§ WHAT NEEDS TO BE DONE
Rewrite the records as a JSON list of strings, one string per line and no blank lines. Include only the lines starting at the one containing "What distance keeps" and ending at the one containing "2.06 meters", both included.
--- THE DATA ---
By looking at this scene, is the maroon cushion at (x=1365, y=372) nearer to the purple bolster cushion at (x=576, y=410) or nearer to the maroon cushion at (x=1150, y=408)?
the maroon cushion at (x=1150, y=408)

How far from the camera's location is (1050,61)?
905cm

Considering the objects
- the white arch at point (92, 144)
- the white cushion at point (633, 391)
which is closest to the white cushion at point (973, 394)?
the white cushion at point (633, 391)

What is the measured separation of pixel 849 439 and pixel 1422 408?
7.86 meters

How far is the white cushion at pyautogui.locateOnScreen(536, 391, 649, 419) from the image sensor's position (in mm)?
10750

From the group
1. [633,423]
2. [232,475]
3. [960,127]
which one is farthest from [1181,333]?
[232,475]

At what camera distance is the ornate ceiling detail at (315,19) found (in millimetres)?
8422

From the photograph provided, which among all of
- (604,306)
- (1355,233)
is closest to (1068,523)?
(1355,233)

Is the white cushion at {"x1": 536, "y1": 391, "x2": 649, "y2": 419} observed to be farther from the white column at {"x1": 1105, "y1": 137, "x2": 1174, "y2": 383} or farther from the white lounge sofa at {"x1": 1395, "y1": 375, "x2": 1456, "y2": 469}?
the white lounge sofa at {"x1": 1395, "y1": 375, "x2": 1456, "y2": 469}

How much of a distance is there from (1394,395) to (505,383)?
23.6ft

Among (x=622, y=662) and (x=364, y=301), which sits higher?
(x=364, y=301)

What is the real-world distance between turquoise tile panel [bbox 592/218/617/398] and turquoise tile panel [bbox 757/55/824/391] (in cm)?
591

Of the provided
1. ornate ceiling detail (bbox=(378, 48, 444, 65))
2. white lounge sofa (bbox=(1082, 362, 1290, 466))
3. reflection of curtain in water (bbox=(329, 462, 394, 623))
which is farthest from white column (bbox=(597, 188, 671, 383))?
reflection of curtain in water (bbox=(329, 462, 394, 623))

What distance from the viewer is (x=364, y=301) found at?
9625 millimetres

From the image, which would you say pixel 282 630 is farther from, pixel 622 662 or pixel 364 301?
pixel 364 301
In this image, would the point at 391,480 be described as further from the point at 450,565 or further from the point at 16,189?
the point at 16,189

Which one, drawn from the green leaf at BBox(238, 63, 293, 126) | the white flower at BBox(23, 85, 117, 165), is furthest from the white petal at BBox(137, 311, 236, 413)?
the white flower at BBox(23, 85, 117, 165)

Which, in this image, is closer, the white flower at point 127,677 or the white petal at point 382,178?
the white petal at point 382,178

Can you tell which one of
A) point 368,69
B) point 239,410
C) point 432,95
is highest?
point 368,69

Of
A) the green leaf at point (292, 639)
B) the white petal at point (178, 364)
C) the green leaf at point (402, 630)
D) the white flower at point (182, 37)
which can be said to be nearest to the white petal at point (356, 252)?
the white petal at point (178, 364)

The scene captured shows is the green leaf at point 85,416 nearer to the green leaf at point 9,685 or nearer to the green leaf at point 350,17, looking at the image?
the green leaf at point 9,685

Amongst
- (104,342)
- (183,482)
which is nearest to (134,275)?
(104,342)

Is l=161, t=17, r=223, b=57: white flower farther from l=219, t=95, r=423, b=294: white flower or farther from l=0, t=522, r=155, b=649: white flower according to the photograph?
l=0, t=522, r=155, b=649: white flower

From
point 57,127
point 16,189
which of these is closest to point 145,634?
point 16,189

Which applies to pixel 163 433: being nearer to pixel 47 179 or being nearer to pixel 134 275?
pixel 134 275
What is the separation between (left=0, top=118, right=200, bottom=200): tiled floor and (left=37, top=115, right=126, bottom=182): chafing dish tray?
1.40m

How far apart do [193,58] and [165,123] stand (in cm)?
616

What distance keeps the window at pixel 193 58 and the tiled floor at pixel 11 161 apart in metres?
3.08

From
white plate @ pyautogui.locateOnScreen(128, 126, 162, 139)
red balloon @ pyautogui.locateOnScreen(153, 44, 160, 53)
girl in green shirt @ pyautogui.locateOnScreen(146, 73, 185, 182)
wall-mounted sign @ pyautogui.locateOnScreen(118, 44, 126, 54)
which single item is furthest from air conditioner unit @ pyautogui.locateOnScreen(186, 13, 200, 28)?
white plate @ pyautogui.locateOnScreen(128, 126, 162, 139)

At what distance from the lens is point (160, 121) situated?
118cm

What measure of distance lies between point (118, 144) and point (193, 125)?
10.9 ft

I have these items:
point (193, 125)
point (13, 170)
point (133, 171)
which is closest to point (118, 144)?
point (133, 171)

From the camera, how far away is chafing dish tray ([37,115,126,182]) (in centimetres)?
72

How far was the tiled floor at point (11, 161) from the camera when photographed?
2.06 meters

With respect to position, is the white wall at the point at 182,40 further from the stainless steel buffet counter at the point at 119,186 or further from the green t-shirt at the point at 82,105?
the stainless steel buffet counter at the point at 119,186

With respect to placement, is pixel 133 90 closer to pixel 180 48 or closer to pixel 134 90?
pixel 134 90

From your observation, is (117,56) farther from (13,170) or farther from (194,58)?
---
§ RESULT OF THIS TASK
[
  "What distance keeps the window at pixel 193 58 and the tiled floor at pixel 11 161 apart in metres?",
  "3.08",
  "From",
  "white plate @ pyautogui.locateOnScreen(128, 126, 162, 139)",
  "red balloon @ pyautogui.locateOnScreen(153, 44, 160, 53)",
  "girl in green shirt @ pyautogui.locateOnScreen(146, 73, 185, 182)",
  "wall-mounted sign @ pyautogui.locateOnScreen(118, 44, 126, 54)",
  "which single item is furthest from air conditioner unit @ pyautogui.locateOnScreen(186, 13, 200, 28)?",
  "white plate @ pyautogui.locateOnScreen(128, 126, 162, 139)",
  "At what distance from the lens is point (160, 121) situated?",
  "118cm",
  "What measure of distance lies between point (118, 144) and point (193, 125)?",
  "10.9 ft",
  "I have these items:",
  "point (193, 125)",
  "point (13, 170)",
  "point (133, 171)",
  "which is closest to point (118, 144)?",
  "point (133, 171)",
  "From the camera, how far away is chafing dish tray ([37,115,126,182]) (in centimetres)?",
  "72",
  "How far was the tiled floor at point (11, 161) from the camera when photographed?",
  "2.06 meters"
]